(Records)
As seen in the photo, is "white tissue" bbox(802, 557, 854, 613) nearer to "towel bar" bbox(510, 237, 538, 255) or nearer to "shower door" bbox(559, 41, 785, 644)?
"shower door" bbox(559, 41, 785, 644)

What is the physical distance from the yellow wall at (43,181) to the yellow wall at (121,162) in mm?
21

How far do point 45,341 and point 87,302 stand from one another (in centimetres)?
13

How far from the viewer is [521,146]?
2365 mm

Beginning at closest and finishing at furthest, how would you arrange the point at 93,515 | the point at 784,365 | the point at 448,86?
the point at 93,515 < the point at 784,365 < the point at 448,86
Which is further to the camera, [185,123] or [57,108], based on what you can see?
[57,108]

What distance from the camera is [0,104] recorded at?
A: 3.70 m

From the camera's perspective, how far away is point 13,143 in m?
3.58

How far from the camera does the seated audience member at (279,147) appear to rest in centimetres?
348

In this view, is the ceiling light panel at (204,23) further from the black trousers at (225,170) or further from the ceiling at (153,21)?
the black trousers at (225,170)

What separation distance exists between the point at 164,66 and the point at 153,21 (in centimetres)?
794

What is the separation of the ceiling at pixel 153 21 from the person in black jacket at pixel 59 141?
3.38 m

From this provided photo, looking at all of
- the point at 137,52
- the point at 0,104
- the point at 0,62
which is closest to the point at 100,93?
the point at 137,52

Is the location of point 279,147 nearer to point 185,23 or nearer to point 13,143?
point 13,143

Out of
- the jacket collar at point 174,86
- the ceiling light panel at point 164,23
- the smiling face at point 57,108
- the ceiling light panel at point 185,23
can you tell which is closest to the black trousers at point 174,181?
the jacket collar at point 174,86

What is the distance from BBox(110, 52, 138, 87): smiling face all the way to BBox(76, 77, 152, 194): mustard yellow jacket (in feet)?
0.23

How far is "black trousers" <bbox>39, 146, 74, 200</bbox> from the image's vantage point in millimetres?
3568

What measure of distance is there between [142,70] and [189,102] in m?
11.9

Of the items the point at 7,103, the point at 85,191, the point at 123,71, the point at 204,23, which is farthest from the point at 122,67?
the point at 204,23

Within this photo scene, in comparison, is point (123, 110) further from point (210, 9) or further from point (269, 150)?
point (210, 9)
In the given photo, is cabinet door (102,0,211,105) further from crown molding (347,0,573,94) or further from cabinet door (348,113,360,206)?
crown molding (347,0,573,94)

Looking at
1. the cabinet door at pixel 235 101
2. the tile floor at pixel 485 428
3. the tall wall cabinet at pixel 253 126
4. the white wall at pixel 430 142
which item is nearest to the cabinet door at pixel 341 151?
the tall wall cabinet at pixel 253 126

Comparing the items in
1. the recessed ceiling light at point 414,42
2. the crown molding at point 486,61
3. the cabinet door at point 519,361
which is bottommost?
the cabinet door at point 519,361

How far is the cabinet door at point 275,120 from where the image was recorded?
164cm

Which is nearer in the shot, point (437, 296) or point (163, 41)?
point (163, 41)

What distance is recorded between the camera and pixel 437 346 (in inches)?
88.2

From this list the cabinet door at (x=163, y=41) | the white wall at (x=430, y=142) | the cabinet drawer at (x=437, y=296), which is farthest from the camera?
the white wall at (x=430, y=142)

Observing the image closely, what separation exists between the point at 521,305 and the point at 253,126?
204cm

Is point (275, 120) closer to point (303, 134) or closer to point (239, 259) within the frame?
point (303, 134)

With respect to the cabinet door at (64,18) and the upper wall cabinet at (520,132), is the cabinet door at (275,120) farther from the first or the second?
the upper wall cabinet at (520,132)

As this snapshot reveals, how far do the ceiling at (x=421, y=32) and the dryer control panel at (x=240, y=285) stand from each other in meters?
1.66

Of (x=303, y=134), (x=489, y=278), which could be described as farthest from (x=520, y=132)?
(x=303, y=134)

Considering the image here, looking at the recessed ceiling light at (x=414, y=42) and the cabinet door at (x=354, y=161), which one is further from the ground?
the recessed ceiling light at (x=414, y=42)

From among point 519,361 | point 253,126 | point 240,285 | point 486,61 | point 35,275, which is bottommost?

Written instruction
Can you transcribe the part of the records that opens with the line containing "Considering the image" and runs through the end of the records, reproducing those lines exactly?

Task answer
Considering the image here, looking at the recessed ceiling light at (x=414, y=42) and the cabinet door at (x=354, y=161), which one is further from the ground?
the recessed ceiling light at (x=414, y=42)

From among point 519,361 | point 253,126 | point 240,285 | point 486,61 | point 35,275, which is bottommost?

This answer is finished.